Aim of the exercise
Express the stretch of the records below from the line containing "Given the metal" through the line containing "1.49 metres" as a Markdown table with the columns No. and Line. Give each nonblank line its own row.

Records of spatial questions

------------------------------------

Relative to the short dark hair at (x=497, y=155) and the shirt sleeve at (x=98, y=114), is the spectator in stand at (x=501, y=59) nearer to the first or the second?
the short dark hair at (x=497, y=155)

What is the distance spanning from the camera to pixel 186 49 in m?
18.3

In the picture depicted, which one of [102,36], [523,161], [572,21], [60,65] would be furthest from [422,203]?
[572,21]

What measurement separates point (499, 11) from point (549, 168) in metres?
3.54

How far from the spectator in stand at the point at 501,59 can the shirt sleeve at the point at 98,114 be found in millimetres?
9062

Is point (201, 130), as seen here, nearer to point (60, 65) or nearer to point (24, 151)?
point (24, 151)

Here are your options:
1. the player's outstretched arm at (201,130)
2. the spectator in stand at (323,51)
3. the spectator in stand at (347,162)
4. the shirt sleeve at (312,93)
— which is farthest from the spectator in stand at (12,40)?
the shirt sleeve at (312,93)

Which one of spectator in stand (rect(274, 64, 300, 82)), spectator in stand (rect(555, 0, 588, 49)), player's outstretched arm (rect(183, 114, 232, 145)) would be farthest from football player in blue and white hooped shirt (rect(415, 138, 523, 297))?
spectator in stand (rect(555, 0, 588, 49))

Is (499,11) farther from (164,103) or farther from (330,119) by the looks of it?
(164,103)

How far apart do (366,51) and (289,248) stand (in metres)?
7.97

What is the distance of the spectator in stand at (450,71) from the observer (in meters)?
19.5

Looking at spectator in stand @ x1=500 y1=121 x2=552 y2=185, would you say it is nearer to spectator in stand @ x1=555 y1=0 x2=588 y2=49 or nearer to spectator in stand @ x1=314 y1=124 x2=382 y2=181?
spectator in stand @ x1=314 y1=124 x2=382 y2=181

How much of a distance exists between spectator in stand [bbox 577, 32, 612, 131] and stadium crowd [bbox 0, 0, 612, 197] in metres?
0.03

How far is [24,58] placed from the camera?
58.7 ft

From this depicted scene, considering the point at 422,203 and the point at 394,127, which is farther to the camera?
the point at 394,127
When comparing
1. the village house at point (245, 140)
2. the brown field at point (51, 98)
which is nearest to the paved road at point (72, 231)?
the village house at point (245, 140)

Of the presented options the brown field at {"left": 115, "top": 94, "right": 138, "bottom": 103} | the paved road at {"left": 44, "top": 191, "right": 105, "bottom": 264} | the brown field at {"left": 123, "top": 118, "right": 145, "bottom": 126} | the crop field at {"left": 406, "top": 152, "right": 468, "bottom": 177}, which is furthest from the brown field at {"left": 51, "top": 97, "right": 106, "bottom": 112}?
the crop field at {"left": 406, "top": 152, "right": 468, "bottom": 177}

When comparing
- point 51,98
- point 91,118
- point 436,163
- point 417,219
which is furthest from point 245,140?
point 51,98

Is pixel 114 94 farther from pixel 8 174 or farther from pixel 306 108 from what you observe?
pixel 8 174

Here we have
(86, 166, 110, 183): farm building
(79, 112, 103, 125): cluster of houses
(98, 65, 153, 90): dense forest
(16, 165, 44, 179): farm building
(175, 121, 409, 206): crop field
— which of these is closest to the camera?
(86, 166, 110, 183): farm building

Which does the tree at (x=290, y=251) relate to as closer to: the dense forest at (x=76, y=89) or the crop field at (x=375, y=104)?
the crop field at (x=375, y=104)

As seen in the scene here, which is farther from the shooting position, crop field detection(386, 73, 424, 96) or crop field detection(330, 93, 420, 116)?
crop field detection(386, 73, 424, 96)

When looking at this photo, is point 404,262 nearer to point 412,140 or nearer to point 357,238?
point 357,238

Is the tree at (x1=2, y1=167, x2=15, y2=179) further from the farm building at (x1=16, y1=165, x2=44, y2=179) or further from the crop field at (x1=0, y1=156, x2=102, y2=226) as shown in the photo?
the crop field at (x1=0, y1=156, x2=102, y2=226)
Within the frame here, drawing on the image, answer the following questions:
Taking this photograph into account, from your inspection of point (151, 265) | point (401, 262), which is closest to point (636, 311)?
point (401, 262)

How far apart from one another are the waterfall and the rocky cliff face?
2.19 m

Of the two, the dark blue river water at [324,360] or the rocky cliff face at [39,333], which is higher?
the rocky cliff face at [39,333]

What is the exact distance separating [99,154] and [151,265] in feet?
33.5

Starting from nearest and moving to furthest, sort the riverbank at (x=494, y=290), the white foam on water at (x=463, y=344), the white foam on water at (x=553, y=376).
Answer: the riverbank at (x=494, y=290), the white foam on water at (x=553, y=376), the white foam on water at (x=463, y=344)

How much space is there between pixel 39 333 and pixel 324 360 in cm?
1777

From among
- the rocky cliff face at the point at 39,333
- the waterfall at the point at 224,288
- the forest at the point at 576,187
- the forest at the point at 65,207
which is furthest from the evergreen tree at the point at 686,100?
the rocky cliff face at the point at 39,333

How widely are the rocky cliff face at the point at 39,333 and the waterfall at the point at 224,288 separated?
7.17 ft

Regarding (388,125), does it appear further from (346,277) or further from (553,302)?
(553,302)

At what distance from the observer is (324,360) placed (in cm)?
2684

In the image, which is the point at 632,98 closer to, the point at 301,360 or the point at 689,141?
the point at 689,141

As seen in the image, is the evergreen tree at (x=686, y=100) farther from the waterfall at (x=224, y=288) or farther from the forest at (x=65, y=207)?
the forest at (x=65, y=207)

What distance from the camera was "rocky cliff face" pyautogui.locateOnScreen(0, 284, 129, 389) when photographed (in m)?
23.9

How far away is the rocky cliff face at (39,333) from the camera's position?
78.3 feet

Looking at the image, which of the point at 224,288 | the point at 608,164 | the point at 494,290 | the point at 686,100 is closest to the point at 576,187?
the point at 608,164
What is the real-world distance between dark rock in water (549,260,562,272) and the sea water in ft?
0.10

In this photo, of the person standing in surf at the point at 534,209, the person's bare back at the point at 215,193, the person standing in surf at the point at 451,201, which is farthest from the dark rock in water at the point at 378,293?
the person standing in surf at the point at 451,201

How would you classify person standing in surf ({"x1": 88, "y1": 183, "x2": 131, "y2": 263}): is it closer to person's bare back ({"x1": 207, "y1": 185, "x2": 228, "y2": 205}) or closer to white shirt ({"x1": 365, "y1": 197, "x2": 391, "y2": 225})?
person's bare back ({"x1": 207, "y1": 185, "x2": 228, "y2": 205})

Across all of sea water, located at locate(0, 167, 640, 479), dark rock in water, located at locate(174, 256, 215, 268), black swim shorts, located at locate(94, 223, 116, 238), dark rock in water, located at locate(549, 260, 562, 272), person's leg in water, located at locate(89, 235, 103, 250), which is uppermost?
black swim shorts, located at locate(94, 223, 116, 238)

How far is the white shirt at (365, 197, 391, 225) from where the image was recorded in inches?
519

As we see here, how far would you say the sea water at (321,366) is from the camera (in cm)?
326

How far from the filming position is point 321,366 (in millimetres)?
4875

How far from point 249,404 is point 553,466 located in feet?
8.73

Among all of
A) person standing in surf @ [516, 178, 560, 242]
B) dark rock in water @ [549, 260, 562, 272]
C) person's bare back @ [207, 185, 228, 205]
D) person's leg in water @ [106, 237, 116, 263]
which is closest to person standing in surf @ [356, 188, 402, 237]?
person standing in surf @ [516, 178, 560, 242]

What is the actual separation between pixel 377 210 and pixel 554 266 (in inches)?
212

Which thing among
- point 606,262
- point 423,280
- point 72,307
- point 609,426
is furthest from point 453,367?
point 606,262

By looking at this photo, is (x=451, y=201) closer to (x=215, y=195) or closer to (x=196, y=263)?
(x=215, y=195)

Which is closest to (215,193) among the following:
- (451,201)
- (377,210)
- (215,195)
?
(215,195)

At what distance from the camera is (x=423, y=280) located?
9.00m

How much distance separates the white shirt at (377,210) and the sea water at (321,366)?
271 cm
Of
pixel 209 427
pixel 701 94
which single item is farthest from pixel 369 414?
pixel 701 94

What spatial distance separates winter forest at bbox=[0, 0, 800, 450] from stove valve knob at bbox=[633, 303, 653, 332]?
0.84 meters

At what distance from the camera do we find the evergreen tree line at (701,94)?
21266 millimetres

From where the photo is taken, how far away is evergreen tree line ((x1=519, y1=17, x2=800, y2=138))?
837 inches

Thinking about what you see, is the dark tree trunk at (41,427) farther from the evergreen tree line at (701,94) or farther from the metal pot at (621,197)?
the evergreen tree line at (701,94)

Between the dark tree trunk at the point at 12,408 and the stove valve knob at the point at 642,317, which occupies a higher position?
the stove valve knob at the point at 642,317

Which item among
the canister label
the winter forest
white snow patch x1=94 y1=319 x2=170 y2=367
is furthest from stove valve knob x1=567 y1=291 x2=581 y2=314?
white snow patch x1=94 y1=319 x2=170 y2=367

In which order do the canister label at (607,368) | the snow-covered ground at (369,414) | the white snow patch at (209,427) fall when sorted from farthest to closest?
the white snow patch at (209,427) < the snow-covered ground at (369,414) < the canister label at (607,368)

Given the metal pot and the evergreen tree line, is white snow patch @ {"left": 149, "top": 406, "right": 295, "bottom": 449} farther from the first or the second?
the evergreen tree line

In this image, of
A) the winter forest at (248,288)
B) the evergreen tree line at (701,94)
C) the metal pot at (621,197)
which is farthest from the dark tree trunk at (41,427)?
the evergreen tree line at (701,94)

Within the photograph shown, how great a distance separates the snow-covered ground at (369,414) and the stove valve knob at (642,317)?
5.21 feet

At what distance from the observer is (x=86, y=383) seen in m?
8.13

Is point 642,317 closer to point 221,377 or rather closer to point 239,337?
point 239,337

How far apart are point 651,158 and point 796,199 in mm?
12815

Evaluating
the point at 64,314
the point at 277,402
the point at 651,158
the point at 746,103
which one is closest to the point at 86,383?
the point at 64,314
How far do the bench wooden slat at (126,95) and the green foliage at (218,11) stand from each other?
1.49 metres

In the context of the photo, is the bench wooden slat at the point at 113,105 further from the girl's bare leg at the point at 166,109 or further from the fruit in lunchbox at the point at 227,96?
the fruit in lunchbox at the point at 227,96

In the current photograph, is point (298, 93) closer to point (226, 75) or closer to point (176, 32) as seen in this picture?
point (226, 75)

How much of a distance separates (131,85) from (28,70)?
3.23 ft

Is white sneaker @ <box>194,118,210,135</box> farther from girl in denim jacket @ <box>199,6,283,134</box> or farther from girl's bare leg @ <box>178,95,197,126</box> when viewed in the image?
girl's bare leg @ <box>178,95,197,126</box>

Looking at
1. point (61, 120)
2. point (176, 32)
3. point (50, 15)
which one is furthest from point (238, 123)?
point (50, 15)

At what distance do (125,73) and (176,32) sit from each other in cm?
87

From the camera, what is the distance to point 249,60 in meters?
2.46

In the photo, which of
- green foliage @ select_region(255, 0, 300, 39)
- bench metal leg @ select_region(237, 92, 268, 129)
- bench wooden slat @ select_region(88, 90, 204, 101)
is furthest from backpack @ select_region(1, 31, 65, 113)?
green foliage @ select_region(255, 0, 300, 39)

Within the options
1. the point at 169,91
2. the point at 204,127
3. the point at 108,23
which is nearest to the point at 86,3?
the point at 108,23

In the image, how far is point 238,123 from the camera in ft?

------------------------------------

Task result
| No. | Line |
|---|---|
| 1 | Given the metal pot and the evergreen tree line, is white snow patch @ {"left": 149, "top": 406, "right": 295, "bottom": 449} farther from the first or the second? |
| 2 | the evergreen tree line |
| 3 | In this image, of |
| 4 | A) the winter forest at (248,288) |
| 5 | B) the evergreen tree line at (701,94) |
| 6 | C) the metal pot at (621,197) |
| 7 | which is farthest from the dark tree trunk at (41,427)? |
| 8 | the evergreen tree line at (701,94) |
| 9 | Within the photograph shown, how great a distance separates the snow-covered ground at (369,414) and the stove valve knob at (642,317)? |
| 10 | 5.21 feet |
| 11 | At what distance from the observer is (x=86, y=383) seen in m? |
| 12 | 8.13 |
| 13 | Is point 642,317 closer to point 221,377 or rather closer to point 239,337? |
| 14 | point 239,337 |
| 15 | How far apart are point 651,158 and point 796,199 in mm? |
| 16 | 12815 |
| 17 | Evaluating |
| 18 | the point at 64,314 |
| 19 | the point at 277,402 |
| 20 | the point at 651,158 |
| 21 | the point at 746,103 |
| 22 | which one is closest to the point at 86,383? |
| 23 | the point at 64,314 |
| 24 | How far do the bench wooden slat at (126,95) and the green foliage at (218,11) stand from each other? |
| 25 | 1.49 metres |